Goal of the exercise: With images removed, return the whole listing exactly as written.

The data:
--- --- ---

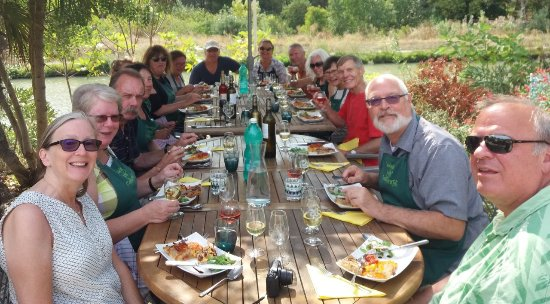 Cooking by The Canal du Midi: Happy cooks and guests enjoying our efforts!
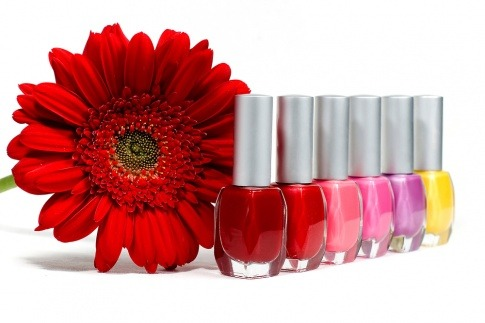Verschiedene Nagellacke stehen neben einer Blume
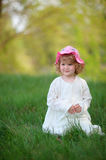 Smiling kid girl  wearing stylish white dress sitting in the gra Stock Photo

--- --- ---

Finished task:
 Cooking by The Canal du Midi: Happy cooks and guests enjoying our efforts!
Verschiedene Nagellacke stehen neben einer Blume
 Smiling kid girl  wearing stylish white dress sitting in the gra Stock Photo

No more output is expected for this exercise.